» **Excerpted text**:
Nipple Areola Reconstruction (Skate Flaps and Skin Graft)
All nipple reconstructions lose some projection over time as part of the normal wound healing process. The risk of wound complications in nipple reconstruction is very low in patients with no history of prior radiation, but common in the radiated breast. In the case of failed nipple reconstruction, it may be necessary to revise the reconstruction with another local skin flap. Sometimes, the use of dermis or fat grafts, and fillers such as Radiesse, may be necessary to improve nipple projection. AlloDerm® has also been utilized by some surgeons at the time of nipple reconstruction to maximize projection and correct flattening. Nipple reconstruction is done as an outpatient, ambulatory procedure. The rate of recovery depends on what other revisions are done simultaneously, and where the donor site for the areola graft is located. Once you have healed, you will have the tattooing done in your surgeon's office. Refer to the Nipple Areola Tattoo section for details on this procedure. Also you may refer to the Post-Operative Nipple Reconstruction section to learn about care after nipple surgery.
Photos and Doctor Commentary
Nipple areola reconstruction after bilateral TRAM flaps
This patient underwent bilateral mastectomies and TRAM flap reconstruction. Her nipple reconstruction was completed with skate skin flaps. Each areola is a skin graft taken from the healed TRAM flap scar on the abdomen. This is the final appearance after nipple areola tattoo.

Dataset records:

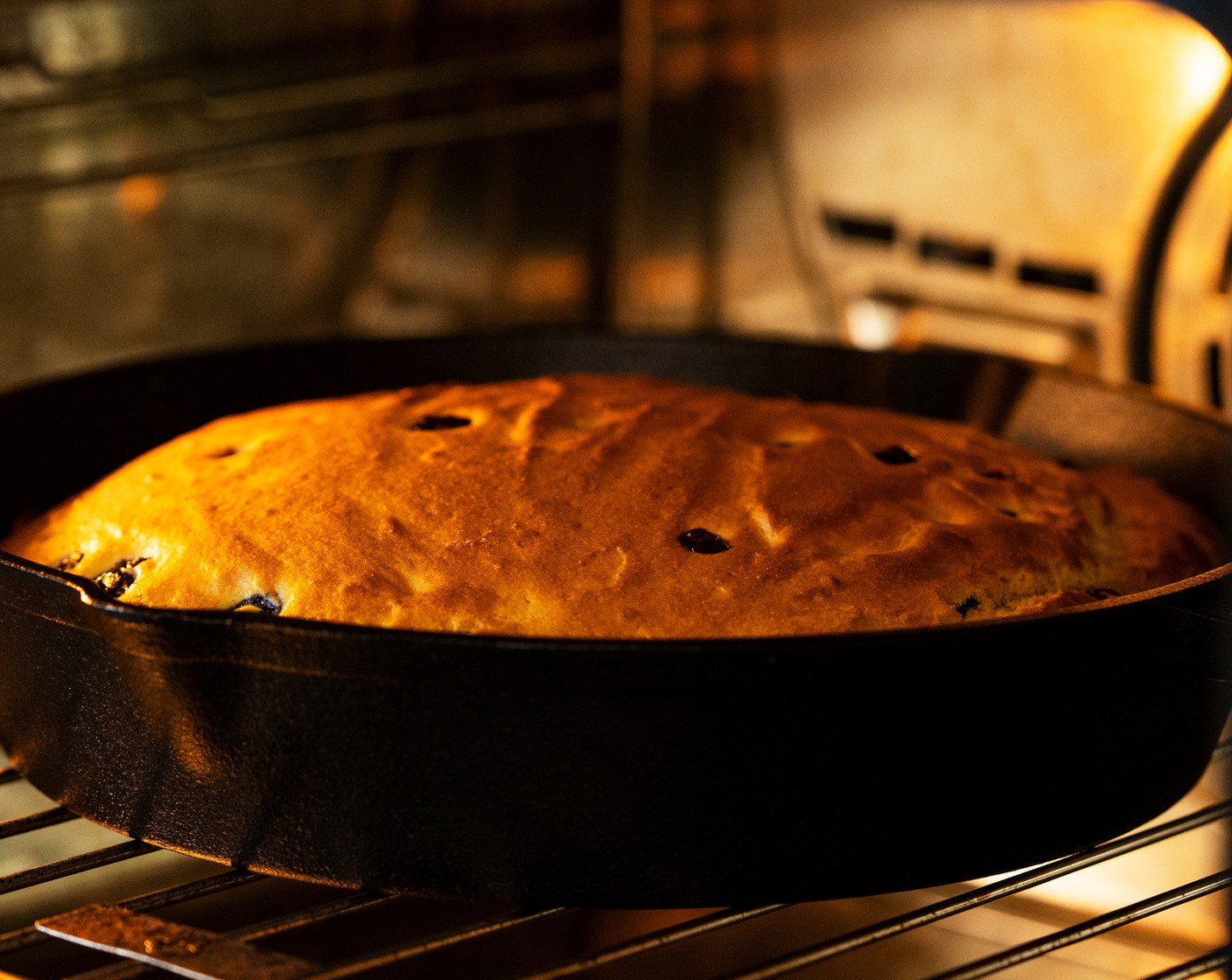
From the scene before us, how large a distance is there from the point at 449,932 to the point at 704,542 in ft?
0.98

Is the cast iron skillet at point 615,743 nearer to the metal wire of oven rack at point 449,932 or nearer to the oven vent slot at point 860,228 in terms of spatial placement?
the metal wire of oven rack at point 449,932

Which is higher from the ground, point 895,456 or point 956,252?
point 956,252

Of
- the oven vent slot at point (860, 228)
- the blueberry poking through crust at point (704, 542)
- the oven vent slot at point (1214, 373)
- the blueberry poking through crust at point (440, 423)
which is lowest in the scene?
the blueberry poking through crust at point (704, 542)

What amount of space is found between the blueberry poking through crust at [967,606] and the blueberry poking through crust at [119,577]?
0.56m

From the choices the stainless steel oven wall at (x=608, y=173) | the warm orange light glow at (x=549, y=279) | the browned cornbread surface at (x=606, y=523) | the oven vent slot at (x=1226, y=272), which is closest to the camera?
the browned cornbread surface at (x=606, y=523)

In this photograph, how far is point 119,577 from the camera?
93 cm

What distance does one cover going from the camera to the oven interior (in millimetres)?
1230

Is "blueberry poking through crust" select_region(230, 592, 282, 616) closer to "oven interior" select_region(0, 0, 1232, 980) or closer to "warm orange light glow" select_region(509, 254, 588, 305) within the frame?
"oven interior" select_region(0, 0, 1232, 980)

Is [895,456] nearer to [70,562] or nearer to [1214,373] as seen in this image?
[1214,373]

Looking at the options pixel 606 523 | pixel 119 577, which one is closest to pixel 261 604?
pixel 119 577

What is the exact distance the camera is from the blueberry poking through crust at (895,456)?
105cm

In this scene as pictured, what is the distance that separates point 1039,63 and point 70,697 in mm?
1058

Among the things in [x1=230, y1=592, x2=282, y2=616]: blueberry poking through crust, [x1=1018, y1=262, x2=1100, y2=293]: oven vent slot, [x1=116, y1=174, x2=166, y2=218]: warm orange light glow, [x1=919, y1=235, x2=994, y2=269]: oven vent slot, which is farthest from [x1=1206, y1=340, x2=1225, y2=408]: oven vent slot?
[x1=116, y1=174, x2=166, y2=218]: warm orange light glow

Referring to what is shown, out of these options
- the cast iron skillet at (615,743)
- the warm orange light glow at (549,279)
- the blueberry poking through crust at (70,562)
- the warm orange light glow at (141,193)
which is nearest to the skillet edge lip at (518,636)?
the cast iron skillet at (615,743)
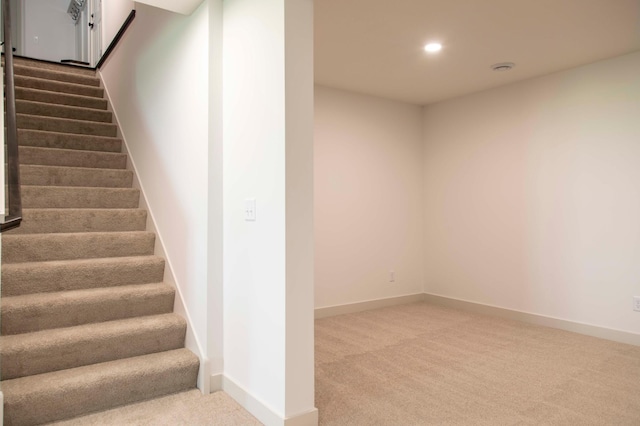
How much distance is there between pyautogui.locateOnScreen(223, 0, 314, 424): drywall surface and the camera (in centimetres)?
214

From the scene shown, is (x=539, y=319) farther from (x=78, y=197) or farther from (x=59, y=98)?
(x=59, y=98)

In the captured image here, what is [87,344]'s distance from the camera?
8.32ft

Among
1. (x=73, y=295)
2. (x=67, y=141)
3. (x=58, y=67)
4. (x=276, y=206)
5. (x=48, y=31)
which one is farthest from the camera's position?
(x=48, y=31)

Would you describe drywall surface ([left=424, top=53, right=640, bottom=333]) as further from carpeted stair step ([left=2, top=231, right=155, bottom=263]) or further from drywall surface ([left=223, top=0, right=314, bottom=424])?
carpeted stair step ([left=2, top=231, right=155, bottom=263])

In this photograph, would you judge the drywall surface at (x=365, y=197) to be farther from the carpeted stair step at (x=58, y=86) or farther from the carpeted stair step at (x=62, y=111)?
the carpeted stair step at (x=58, y=86)

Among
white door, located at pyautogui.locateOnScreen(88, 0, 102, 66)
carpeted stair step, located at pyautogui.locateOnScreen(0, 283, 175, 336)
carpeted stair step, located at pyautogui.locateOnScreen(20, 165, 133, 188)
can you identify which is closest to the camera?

» **Task description**:
Please continue the nipple reconstruction text from where it stops.

» **Answer below**:
Nipple areola reconstruction after bilateral expander implants
This patient underwent bilateral mastectomies and expander implant reconstruction. Both nipples were reconstructed with skate skin flaps and each areola is a skin graft taken from her abdomen. The photo on the left is before nipple tattoo. The photo on the right is the final appearance after nipple areola tattoo.
Nipple Areola Tattoo
The finishing touch to breast reconstruction is having your nipple areola tattooed. This is usually done in your plastic surgeon's office. Tattooing is a simple, fast procedure. There is no need to be scared. If you are matching a new nipple areola to the existing breast, your plastic surgeon will mix various colors and shades to get the correct pigment. If you had bilateral reconstructions, your surgeon can use your preoperative photos to recreate the nipple color, or you can pick a new color that you like against your skin tones. As with any tattoo, the pigment will fade in time. Getting the right shade of color may require more than one tattoo procedure. If you are having nipple tattooing alone, with no nipple reconstruction, you may want to look for a doctor that specializes in giving your tattoo a three dimensional appearance.
If you have had a breast implant and regained some breast skin sensation, your plastic surgeon may need to give you an injection of local anesthetic. Most patients with flap reconstruction have little sensation. After drawing the outline of the areola, the surgeon will place the tattooing instrument against your breast. You may feel a pushing and vibrating sensation, as many small needles transfer pigment into your skin. The entire process can take as little as fifteen minutes.
Also you may refer to the Post-Operative Tattoo section to learn about care after nipple tattoo.
Photo's and Doctor Commentary
Nipple areola tattoo procedure - and - Immediately after nipple areola tattoo procedure
The nipple tattooing process, completed as an office procedure, is shown here. Immediately after the tattooing is completed, the colors are difficult to see because the pigment mixes with the blood.